* WRITTEN INSTRUCTION *
Report how many lines of the data contain the string "scene", counting only matches in the same case, and give only the number.

* DATASET RECORDS *
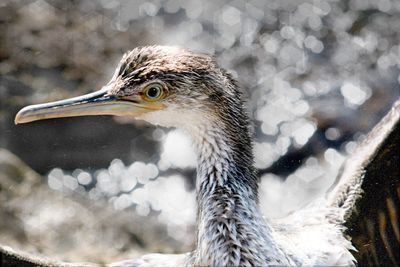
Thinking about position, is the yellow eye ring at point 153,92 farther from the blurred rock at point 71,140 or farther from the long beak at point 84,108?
the blurred rock at point 71,140

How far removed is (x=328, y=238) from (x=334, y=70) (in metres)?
3.92

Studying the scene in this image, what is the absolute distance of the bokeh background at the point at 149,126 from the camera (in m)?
6.28

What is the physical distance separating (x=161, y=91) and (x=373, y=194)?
146cm

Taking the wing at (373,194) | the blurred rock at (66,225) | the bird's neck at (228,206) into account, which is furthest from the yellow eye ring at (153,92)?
the blurred rock at (66,225)

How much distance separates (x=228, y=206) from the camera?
3662 mm

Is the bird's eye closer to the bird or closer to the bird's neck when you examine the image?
the bird

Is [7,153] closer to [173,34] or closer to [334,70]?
[173,34]

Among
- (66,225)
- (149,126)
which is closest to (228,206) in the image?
(66,225)

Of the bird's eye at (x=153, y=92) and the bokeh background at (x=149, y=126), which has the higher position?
the bird's eye at (x=153, y=92)

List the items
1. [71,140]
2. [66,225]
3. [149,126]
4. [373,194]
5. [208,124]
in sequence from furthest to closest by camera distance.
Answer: [149,126], [71,140], [66,225], [373,194], [208,124]

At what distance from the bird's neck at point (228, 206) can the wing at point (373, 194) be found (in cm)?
87

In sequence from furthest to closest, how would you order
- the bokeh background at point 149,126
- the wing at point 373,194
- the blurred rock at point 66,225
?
the bokeh background at point 149,126 < the blurred rock at point 66,225 < the wing at point 373,194

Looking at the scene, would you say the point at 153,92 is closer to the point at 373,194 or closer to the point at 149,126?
the point at 373,194

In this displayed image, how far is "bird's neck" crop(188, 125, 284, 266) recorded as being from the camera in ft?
11.7
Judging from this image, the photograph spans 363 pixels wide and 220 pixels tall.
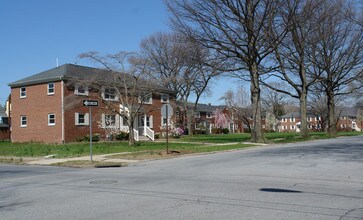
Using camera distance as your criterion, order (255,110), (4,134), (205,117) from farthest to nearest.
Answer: (205,117), (4,134), (255,110)

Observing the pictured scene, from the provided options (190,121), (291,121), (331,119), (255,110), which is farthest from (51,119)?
(291,121)

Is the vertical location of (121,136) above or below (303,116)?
below

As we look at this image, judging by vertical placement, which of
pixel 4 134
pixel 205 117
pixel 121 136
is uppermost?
pixel 205 117

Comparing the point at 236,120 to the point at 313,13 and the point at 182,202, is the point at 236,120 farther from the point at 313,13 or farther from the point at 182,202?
the point at 182,202

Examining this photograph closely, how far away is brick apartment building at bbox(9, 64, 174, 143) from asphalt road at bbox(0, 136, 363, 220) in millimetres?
23754

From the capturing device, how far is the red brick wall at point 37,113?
126ft

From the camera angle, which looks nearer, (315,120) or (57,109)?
(57,109)

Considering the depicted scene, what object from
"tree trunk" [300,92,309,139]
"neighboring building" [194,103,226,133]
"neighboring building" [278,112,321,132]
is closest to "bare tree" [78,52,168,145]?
"tree trunk" [300,92,309,139]

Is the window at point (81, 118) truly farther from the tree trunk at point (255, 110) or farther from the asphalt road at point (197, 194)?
the asphalt road at point (197, 194)

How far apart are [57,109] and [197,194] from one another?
103 feet

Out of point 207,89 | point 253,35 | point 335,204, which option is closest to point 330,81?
point 207,89

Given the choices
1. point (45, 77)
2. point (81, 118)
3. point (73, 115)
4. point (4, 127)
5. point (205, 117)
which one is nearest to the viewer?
point (73, 115)

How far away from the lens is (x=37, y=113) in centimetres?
4038

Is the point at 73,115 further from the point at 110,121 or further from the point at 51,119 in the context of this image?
the point at 110,121
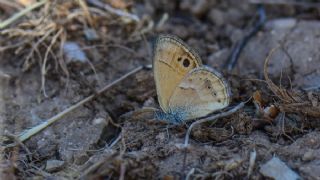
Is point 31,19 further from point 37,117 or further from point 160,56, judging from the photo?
point 160,56

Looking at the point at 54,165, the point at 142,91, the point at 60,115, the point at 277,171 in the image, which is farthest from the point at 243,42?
the point at 54,165

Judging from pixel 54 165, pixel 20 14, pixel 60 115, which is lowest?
pixel 54 165

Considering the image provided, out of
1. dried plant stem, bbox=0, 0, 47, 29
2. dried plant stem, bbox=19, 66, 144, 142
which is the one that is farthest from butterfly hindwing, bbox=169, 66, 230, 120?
dried plant stem, bbox=0, 0, 47, 29

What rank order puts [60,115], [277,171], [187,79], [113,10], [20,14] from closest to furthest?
[277,171], [187,79], [60,115], [20,14], [113,10]

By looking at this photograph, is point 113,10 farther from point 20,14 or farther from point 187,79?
point 187,79

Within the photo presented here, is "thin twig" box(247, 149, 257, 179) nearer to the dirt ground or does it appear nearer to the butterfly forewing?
the dirt ground

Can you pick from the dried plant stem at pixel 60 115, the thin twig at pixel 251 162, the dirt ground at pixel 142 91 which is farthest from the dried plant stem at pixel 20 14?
the thin twig at pixel 251 162
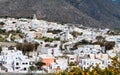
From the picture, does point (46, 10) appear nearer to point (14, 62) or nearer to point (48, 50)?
point (48, 50)

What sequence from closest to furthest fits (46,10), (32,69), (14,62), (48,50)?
(32,69), (14,62), (48,50), (46,10)

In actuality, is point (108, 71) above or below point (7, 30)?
above

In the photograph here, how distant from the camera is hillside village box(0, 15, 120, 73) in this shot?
106 ft

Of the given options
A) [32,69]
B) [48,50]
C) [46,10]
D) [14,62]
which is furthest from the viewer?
[46,10]

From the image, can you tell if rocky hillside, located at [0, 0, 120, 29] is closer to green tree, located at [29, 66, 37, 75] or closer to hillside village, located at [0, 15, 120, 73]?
hillside village, located at [0, 15, 120, 73]

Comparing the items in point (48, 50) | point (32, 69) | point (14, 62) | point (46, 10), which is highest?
point (14, 62)

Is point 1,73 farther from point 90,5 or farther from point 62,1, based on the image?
point 90,5

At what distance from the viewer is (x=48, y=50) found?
130 feet

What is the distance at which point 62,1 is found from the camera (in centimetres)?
10044

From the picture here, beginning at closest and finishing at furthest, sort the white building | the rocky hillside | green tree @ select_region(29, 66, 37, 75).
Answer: green tree @ select_region(29, 66, 37, 75), the white building, the rocky hillside

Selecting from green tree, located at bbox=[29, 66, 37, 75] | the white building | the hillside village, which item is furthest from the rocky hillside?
green tree, located at bbox=[29, 66, 37, 75]

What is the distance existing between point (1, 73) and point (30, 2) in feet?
220

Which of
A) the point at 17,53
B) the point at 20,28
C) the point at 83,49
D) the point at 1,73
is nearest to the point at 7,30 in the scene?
the point at 20,28

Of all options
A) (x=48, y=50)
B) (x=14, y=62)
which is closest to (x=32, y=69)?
(x=14, y=62)
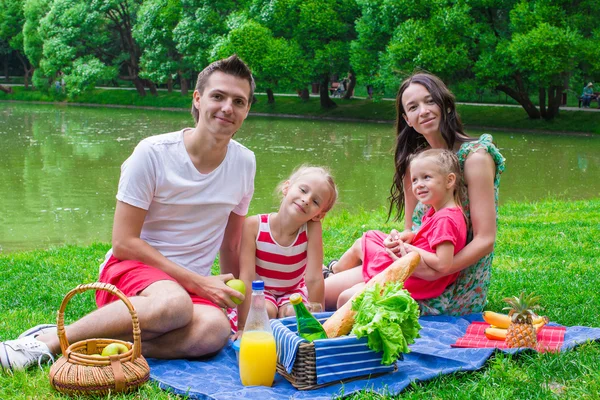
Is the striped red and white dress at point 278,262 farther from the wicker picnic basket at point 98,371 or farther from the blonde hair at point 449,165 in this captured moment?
the wicker picnic basket at point 98,371

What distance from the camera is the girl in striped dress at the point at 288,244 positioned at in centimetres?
375

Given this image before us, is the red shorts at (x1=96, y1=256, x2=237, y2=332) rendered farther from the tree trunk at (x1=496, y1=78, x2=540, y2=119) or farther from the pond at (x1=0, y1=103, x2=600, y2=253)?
the tree trunk at (x1=496, y1=78, x2=540, y2=119)

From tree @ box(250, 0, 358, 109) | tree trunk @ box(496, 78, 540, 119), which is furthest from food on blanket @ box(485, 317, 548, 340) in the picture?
tree @ box(250, 0, 358, 109)

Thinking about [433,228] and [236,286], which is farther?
[433,228]

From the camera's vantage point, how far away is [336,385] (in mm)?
2936

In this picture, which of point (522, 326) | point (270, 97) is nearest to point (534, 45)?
point (270, 97)

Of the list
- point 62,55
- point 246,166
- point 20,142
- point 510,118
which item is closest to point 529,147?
point 510,118

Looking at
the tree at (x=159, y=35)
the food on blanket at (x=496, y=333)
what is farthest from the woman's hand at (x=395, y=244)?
the tree at (x=159, y=35)

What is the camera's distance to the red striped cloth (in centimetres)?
330

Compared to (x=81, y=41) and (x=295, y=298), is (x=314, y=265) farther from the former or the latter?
(x=81, y=41)

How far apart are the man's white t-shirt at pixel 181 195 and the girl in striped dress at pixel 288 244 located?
0.19 m

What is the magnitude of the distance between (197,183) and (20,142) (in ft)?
51.4

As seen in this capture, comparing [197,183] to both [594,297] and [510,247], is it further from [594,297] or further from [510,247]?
[510,247]

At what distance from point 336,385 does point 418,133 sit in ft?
6.08
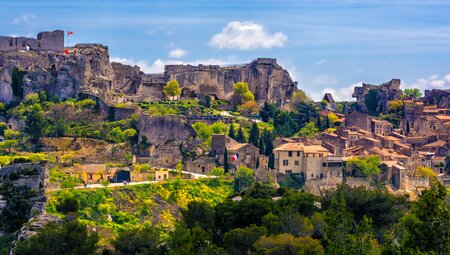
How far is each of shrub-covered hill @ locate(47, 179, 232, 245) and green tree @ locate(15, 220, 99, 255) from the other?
354 inches

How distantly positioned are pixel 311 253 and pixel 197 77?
58.8 m

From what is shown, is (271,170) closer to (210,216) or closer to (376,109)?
(210,216)

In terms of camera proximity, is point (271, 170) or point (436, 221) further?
point (271, 170)

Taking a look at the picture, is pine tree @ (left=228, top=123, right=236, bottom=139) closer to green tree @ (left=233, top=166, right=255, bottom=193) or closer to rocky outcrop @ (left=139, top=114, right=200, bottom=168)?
rocky outcrop @ (left=139, top=114, right=200, bottom=168)

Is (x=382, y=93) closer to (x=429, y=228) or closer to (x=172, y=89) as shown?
(x=172, y=89)

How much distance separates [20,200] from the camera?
63.6 meters

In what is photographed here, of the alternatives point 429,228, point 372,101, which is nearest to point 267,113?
point 372,101

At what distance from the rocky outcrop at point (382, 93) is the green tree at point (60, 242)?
56.9 m

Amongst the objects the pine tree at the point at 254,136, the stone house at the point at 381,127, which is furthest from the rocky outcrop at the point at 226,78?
the pine tree at the point at 254,136

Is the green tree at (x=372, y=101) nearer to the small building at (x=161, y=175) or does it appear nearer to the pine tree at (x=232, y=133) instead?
the pine tree at (x=232, y=133)

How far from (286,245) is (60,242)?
11397 mm

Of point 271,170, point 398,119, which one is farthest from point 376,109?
point 271,170

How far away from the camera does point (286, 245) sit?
172ft

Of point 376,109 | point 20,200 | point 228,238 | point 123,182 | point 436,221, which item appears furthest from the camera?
point 376,109
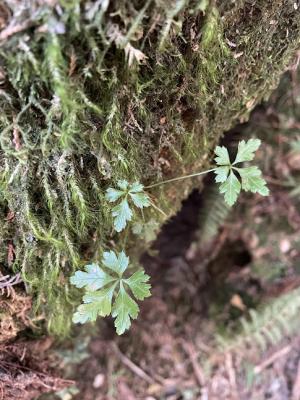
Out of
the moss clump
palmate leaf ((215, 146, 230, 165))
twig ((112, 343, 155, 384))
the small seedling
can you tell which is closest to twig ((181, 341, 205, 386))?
twig ((112, 343, 155, 384))

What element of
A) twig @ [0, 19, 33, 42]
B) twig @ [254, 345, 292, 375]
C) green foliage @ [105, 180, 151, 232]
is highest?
twig @ [0, 19, 33, 42]

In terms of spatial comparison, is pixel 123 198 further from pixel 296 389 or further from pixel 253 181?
pixel 296 389

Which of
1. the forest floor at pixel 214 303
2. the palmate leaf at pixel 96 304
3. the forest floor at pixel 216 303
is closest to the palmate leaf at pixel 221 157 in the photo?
the palmate leaf at pixel 96 304

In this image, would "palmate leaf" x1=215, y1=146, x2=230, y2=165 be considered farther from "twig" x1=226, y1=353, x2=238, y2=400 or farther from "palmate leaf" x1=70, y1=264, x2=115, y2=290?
"twig" x1=226, y1=353, x2=238, y2=400

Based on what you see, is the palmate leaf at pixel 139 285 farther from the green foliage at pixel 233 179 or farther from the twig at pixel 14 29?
the twig at pixel 14 29

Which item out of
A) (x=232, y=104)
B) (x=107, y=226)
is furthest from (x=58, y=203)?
(x=232, y=104)

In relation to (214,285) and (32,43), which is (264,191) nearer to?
(32,43)

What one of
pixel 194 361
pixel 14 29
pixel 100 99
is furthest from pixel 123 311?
pixel 194 361

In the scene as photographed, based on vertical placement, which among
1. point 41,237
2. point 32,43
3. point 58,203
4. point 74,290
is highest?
point 32,43

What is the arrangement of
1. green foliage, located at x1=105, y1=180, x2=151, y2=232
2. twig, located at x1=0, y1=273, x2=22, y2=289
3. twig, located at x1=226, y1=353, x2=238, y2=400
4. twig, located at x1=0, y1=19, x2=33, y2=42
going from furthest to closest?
twig, located at x1=226, y1=353, x2=238, y2=400, twig, located at x1=0, y1=273, x2=22, y2=289, green foliage, located at x1=105, y1=180, x2=151, y2=232, twig, located at x1=0, y1=19, x2=33, y2=42
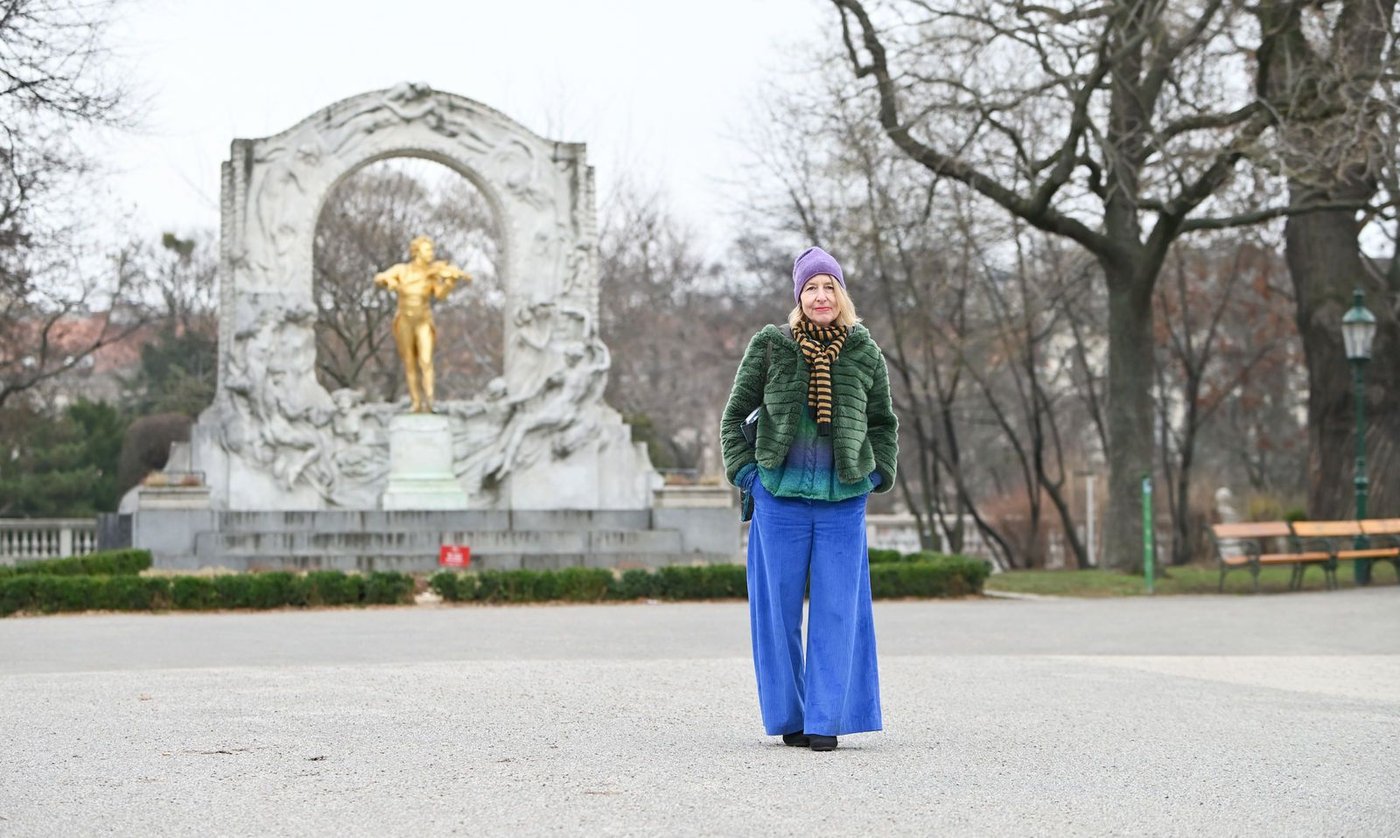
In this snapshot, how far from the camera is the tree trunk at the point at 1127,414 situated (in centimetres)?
2652

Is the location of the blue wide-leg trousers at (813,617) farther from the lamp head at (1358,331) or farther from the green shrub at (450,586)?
the lamp head at (1358,331)

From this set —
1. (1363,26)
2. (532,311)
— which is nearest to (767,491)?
(1363,26)

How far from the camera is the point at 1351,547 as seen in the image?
26094 millimetres

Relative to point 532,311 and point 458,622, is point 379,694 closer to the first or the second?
point 458,622

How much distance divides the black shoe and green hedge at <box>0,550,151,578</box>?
47.7 feet

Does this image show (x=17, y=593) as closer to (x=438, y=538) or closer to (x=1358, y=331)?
(x=438, y=538)

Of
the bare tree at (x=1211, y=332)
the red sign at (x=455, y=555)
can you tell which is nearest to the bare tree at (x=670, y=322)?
the bare tree at (x=1211, y=332)

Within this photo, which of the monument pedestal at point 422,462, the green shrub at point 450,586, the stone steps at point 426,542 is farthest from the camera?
the monument pedestal at point 422,462

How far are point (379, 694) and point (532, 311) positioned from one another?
20361 millimetres

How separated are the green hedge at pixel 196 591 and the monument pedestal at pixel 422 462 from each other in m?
8.00

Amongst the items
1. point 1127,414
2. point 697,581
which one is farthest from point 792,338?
point 1127,414

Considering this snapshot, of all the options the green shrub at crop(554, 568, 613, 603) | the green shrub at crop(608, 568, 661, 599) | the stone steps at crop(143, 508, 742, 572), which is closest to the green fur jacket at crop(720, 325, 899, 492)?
the green shrub at crop(554, 568, 613, 603)

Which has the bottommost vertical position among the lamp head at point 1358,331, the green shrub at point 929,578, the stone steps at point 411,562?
the green shrub at point 929,578

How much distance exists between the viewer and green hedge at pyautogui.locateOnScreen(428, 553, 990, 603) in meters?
20.8
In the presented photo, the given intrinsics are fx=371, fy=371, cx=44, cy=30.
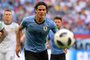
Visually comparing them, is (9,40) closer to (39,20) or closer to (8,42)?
(8,42)

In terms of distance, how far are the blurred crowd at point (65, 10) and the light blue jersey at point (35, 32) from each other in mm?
11766

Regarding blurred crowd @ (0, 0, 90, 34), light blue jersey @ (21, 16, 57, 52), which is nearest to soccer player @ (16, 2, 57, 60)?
light blue jersey @ (21, 16, 57, 52)

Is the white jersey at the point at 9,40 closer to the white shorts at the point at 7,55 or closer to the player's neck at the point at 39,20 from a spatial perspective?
the white shorts at the point at 7,55

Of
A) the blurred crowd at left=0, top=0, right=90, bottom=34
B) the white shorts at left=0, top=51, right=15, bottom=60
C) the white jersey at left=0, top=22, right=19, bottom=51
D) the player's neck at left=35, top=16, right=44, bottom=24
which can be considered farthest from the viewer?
the blurred crowd at left=0, top=0, right=90, bottom=34

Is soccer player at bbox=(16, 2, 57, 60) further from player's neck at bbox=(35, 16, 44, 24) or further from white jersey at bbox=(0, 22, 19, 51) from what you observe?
white jersey at bbox=(0, 22, 19, 51)

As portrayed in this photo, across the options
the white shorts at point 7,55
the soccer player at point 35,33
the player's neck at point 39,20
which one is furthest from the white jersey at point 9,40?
the player's neck at point 39,20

* OUTPUT *
6